Others are more bullish the needle is finally pointed in the right direction after several years of cost-cutting.
If the oil price rally continues through the year, the benefits will start showing up in financial results with bigger profits.
“People are really going to evaluate what they’re looking at and think this is a great opportunity to add new light oil barrels,” added Andrew Phillips, CEO of PrairieSky Royalty.
“I do think we’ll see rigs increase in the field in the back half of the year.”
Drilling activity is starting to pick up.
In June, the number of active rigs in Alberta averaged 106, up 21 per cent over the same period a year earlier, according to provincial figures.
Obsidian Energy increased its capital spending plan earlier this year by $50 million to $185 million and CEO David French expects a similar or larger program next year as light oil prices improve and existing financial hedges come off.
“The mood is turning,” he said.
“I think (with) the return to land activity and land sales, you are seeing early indicators. Now, would I say it’s a wild gold rush? No.
“But would I say it’s a return to a more modest and measured pace of development that feels better than the last several years? Absolutely.”
For every positive factor, there is a counterweight.
There are signs the first major liquefied natural gas project off the country’s west coast — the $40-billion LNG Canada development — will move ahead.
However, transportation bottlenecks continue to crimp returns for companies, forcing more product to move by rail and causing a wider price discount for Western Canadian heavy oil.
Yet, progress is being made on improving transportation infrastructure.
The federal government is buying the Trans Mountain pipeline project and planning to push ahead on construction. Enbridge’s Line 3 replacement project won approval in Minnesota recently, while TransCanada continues to make plans for Keystone XL, although it has yet to make a final investment decision.
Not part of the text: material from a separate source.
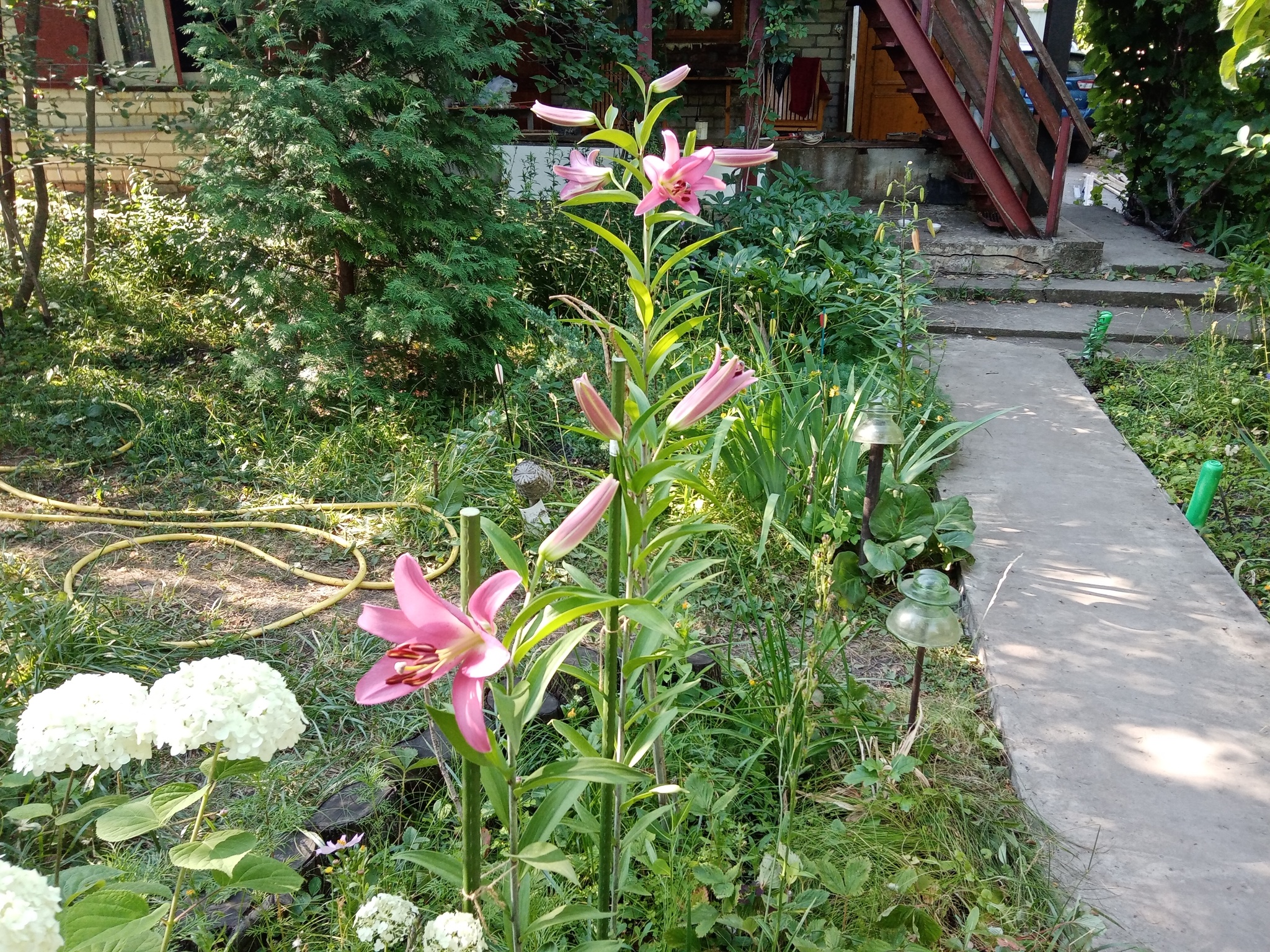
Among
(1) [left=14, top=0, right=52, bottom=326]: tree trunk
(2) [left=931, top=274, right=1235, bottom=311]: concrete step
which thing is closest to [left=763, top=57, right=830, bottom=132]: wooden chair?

“I think we’ve almost turned the corner,” Laut said of the pipeline issue. “We think there will be lots of market access.”
Others are less certain. Oilsands producers cite regulatory delays and competitiveness issues as additional factors getting in the way of major new projects.
Ultimately, it doesn’t feel like the party for the Canadian oilpatch is about to start — at least not quite yet.
“We have assets to have boom times,” said Nieboer.
“When you believe that the differentials our products face — whether it be heavy oil or Canadian gas — are solved, then you can point to a boom time.”
Chris Varcoe is a Calgary Herald columnist.